Es hatte sich herumgesprochen, daß Roger Lutz im Tacna-Tal zarte Bande zu einer jungen Indiofrau geknüpft hatte, die Witwe war. Ihr Mann war nachweislich in den Minen von Potosi umgekommen. Roger hatte tatsächlich hart im Klostergelände geschuftet, und aus diesem Grund hatte Pater Franciscus beide Augen zugedrückt, als er bemerkte, was sich da tat.
Roger hatte die ganze Zeit über – während die Trupps sich ablösten – oben im Tal bleiben dürfen. Es war eine schöne Zeit für ihn gewesen, er würde sie nicht vergessen. Anacoana – so hieß die junge Witwe – war eine hübsche, zärtliche und kluge Frau. Sie konnte gut Spanisch, und er hatte sich ausgezeichnet mit ihr verständigen können, in allen Bereichen.
Die Jollen brachten die Männer an Bord der „Estrella de Málaga“. Auch die, die sich noch auf der „San Lorenzo“ befanden, setzten zu der Karavelle über. Ben Brighton hatte eine Besprechung anberaumt. Sie enterten an der Jakobsleiter auf und versammelten sich auf der Kuhl.
Roger hieb seinem Freund Grand Couteau, den er jetzt wiedertraf, kräftig auf die Schulter. Wie Roger hatte auch Grand Couteau zu dem ersten Trupp gehört, der sich in das Tal hinaufbegeben hatte, doch er war dann, bei der ersten Ablösung, zur Ankerbucht zurückgekehrt.

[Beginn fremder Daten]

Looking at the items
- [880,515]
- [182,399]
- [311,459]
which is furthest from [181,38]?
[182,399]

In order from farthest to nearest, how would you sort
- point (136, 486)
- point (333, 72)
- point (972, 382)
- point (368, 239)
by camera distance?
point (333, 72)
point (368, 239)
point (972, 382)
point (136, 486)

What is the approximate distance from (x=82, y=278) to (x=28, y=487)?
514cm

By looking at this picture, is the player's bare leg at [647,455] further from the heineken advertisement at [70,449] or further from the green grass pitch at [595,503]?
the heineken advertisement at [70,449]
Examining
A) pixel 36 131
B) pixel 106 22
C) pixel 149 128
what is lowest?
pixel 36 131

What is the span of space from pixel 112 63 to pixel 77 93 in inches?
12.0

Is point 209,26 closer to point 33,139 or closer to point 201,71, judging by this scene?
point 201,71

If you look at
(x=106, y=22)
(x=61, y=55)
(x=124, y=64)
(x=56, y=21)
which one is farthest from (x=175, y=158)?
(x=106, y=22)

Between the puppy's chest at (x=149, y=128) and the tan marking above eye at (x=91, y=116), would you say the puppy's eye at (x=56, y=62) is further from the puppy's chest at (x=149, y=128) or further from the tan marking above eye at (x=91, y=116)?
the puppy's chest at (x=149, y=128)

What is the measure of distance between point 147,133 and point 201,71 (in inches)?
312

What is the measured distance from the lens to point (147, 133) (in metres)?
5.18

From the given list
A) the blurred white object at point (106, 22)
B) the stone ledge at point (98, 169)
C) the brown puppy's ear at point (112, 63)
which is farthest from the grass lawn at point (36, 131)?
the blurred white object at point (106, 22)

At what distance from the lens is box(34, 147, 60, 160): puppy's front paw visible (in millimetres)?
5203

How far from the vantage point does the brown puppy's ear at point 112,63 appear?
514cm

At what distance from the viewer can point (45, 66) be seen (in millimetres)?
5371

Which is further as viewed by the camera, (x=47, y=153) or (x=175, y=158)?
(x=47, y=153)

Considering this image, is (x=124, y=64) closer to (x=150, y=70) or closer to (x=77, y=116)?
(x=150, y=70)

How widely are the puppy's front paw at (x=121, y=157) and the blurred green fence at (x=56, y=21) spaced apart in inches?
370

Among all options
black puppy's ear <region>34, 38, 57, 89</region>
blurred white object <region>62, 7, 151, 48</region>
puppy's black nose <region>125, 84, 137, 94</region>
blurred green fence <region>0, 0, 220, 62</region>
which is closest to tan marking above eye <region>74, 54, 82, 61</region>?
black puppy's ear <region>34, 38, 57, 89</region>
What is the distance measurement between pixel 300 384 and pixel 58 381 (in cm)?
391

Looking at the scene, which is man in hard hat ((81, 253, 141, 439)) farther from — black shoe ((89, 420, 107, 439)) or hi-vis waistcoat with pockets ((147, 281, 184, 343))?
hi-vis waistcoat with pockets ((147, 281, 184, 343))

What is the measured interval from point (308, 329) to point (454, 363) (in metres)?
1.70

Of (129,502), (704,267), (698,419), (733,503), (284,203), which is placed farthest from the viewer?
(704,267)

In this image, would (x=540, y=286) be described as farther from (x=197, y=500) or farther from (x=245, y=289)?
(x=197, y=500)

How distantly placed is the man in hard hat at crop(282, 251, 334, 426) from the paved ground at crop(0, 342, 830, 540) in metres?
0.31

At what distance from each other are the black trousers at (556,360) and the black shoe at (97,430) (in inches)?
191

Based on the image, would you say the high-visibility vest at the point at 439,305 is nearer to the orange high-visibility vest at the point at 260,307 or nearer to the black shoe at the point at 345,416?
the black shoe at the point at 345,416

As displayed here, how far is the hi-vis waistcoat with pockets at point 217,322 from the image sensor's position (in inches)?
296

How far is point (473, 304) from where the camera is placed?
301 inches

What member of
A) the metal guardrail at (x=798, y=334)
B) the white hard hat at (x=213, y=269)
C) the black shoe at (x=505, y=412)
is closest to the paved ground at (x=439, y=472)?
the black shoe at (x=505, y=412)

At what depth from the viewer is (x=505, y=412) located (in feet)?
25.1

„Wie ist es dir denn so ergangen?“ fragte Grand Couteau, als sie sich zum Backbordniedergang zurückzogen, der die Kuhl mit der Back verband. „Man hört ja die tollsten Geschichten von dir.“
„Das ist eine Frau“, schwärmte Roger. „Von der könnte sich so manche Französin eine Scheibe abschneiden.“
„Na, nun übertreibe mal nicht.“
„Es ist die reine Wahrheit.“
„Gut für dich“, brummte Grand Couteau. „Aber alles hat ja mal ein Ende, leider. Es geht nach Arica, wir wollen den Dons ein bißchen ans Leder.“
„Das trifft sich gut“, sagte Roger, und plötzlich war er sehr ernst. Er nestelte etwas aus seinem Wams hervor, ein zusammengefaltetes Stück Pergament. Er öffnete es und zeigte dem erstaunten Grand Couteau die Zeichnung eines häßlichen Spaniers, der einen Helm trug.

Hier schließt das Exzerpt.